I have 3 different DataFrames (1 master DataFrame and 2 additional DataFrames). I am trying to add a column to my master DataFrame, with the elements of the column being different cell values in the other two DataFrames. I am using two columns of the master DataFrame to figure out which of the 2 DataFrames I need to get data from, and two more columns to act as indexes to a particular cell in the selected DataFrame.

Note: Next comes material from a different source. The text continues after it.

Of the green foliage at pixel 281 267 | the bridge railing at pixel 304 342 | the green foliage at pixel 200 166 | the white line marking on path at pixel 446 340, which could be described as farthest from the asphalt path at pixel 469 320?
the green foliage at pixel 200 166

master_df = pd.DataFrame({
'col1': ['M', 'F', 'F', 'M'],
'col2': [0, 1, 2, 3],
'col3': ['X', 'Z', 'Z', 'X'],
'col4': [2021, 2022, 2023, 2024]
})
df1 = pd.DataFrame({
2021: [.632, .214, .987, .555],
2022: [.602, .232, .287, .552],
2023: [.932, .209, .347, .725],
2024: [.123, .234, .9873, .5005]
})
df2 = pd.DataFrame({
2021: [.6123, .2214, .4987, .555],
2022: [.6702, .232, .2897, .552],
2023: [.9372, .2, .37, .725],
2024: [.23, .24, .873, .005]
})
For each row of the master_df
, if the col1
value is 'M'
and the col3
value is 'X'
, I want to choose df1
. If the col1
value is 'F'
and the col3
value is 'Z'
, I want to choose df2
. Once I have selected the appropriate DataFrame
, I want to use col2
of the master_df
as a row index and col4
of the master_df
as a column index. Finally, I will get the selected cell value and put it into the new column to be added to the master_df
.
In this example, master_df
should look like this at the end:
master_df = pd.DataFrame({
'col1': ['M', 'F', 'F', 'M'],
'col2': [0, 1, 2, 3],
'col3': ['X', 'Z', 'Z', 'X'],
'col4': [2021, 2022, 2023, 2024],
'col5': [.632, .232, .37, .5005]
})
I have tried using a for loop to iterate through the master_df
, but it is extremely slow since the DataFrame
s that I'm working with have millions of rows each. Any efficient pandas solutions for this?